The Players trumps the Masters

53340117SH009_2005_PGA_Cham Well, he didn’t do it with a belly putter, but Sergio Garcia fulfilled my prediction after last year’s British Open that it was just a matter of time before he won a big-time tournament.

On Sunday afternoon, the 28 year-old Garcia won The Players in a one-hole playoff against journeyman Paul Goydos (169th in the World Golf Rankings) as he shook off — for the most part, at least — the putting woes that have bedeviled the former prodigy over the past several years. The victory is Garcia’s first on the PGA Tour since 2005 and easily the most important championship in his career to date, reflected by the fact that his World Golf Ranking went from 18th to 10th with the win. For the record, Garcia burst on the scene as a 19 year-old when he went toe-to-toe with Tiger Woods before taking second place at the 1999 PGA Championship at Medinah. Few who saw him play in that tournament would have predicted at the time that it would take him nine years to win a tournament of the The Players’ stature.

By the way, fourth-place finisher Briny Baird summed up as well as anybody the final day of The Players, which saw contenders such as Phil Mickelson (78) and Kenny Perry (81) flame out: "I don’t care who wins the tournament," Baird said. "The wind won. It kicked everybody’s butts."

Although Garcia’s unexpected victory and Goydos’ stirring play were compelling story lines, the big winner this week was the tournament itself, which provided a much more entertaining product than the Masters for the second straight year. Dean Barnett notes the main reason why:

Particularly when paired against the Masters, The Players shows some strength. The field of competitors is stronger at The Players; indeed, it’s the strongest field in golf on an annual basis.

The Masters’ history also has to give The Players some encouragement. The Masters is a relatively new tournament, ostentatiously and boldly designed to achieve major status some 70 years ago. And the plan worked. The Players has the same sort of dynamic, plus the additional benefit that the venue and the tournament belong to the PGA Tour. In other words, The Players truly is the players’ tournament. In a manner of speaking, they own it.

Where The Players actually belongs to the players, the Masters and Augusta National belong to a bunch of weird guys who are prone to despotism. Additionally, the Masters has looked a bit long in the tooth in recent years. In a misguided effort to modernize the course, Augusta National unleashed a supremely mediocre architect to modify one of the best and most original golf designs ever.
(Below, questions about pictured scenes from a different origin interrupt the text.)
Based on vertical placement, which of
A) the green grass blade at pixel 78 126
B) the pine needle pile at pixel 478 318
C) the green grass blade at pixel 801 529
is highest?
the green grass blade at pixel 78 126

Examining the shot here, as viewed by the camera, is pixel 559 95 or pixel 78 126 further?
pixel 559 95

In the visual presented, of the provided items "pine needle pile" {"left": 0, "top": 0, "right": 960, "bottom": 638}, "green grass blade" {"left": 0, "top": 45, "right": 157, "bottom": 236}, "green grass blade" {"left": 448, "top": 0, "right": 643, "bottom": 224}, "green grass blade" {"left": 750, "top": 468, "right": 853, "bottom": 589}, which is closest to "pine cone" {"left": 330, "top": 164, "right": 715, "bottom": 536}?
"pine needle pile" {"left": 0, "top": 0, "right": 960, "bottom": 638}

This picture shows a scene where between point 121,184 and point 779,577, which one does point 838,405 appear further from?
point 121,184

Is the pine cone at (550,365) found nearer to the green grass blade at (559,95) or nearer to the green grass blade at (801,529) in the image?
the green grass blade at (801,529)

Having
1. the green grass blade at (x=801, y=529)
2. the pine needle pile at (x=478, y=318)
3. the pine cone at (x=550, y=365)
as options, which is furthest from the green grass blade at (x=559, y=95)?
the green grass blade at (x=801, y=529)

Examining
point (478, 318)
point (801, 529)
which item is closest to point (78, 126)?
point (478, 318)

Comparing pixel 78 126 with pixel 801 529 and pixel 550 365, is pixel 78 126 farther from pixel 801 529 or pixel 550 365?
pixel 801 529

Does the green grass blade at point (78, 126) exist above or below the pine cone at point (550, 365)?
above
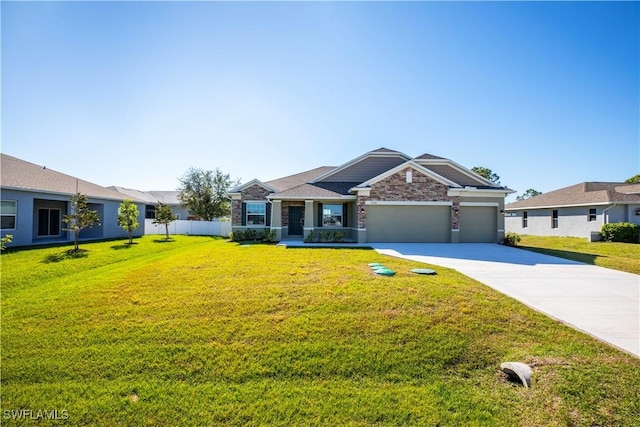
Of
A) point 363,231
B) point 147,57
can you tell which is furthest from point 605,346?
point 147,57

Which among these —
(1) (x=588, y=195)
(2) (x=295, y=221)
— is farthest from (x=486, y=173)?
(2) (x=295, y=221)

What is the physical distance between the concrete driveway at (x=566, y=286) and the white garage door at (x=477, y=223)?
12.2 feet

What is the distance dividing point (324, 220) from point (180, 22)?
40.8 feet

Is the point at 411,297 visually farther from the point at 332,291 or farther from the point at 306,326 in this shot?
the point at 306,326

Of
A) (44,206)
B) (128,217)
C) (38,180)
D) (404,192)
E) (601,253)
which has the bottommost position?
(601,253)

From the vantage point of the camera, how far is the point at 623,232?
19000 millimetres

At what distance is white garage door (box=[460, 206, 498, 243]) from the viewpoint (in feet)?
54.3

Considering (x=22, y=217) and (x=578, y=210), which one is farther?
(x=578, y=210)

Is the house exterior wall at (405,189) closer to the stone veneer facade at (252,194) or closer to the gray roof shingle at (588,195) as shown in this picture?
the stone veneer facade at (252,194)

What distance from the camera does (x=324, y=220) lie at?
59.8 feet

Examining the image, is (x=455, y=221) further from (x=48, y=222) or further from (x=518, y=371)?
(x=48, y=222)

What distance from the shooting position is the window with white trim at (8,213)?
1285 cm

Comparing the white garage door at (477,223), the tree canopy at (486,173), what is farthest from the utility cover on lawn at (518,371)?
the tree canopy at (486,173)

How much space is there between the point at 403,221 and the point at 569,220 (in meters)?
17.5
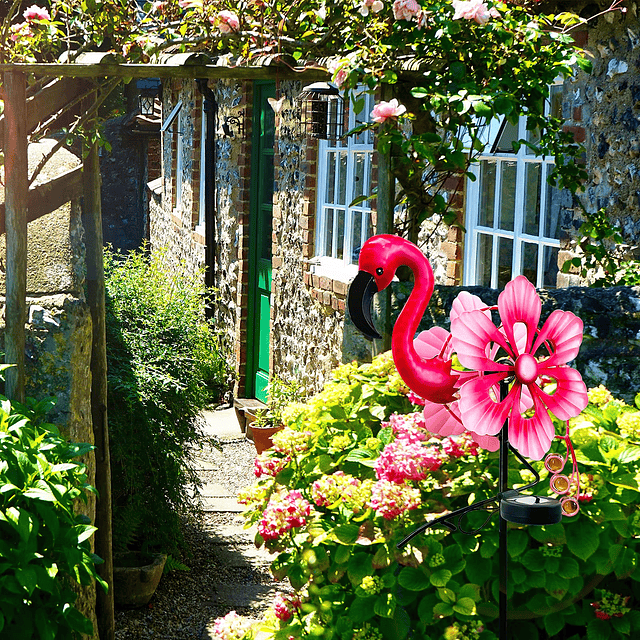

The changes to the course have been horrendous on a number of levels. The most damaging has been the fact that the changes sucked the drama out of the tournament in the name of “defending par.” Augusta is now so long and difficult, there are few birdie opportunities and the players take over five hours to make their way around the course in twosomes. If the lords of Augusta National were capable of embarrassment (which they almost surely are not), this last fact would shame them no end. The course is now harder (and more boring), but is it a better and fairer test of golf? Does it effectively identify the world’s best golfers? Leader boards the last couple of years populated almost exclusively by no-names and an angry Tiger Woods suggest otherwise.

Meanwhile, The Players takes place at the Tournament Players Club (TPC), a course that is also very difficult, but still manages to identify the best golfers and be fun. The trademark short 17th hole with its island green is pure fun and excitement. (Journalistic integrity compels me to confess to playing the Tournament Players Club this winter and effortlessly parring the 17th by hitting a nice easy nine iron to the center to the green. I’m not sure why the pros have so much trouble with the hole. Maybe it has something to do with having hundreds of thousands of dollars on the line.)

Although a beautiful venue, Augusta National is currently so long and difficult that it provides a disincentive for the players to take risks, similar to the type of golf that has long been played in the usually boring U.S. Open. The Stadium Course at TPC Sawgrass, on the other hand, is much shorter than Augusta National and most U.S. Open venues, and the course continues to encourage creative risk-taking. A course that encourages risk-taking will usually produce a more entertaining tournament than one that does not.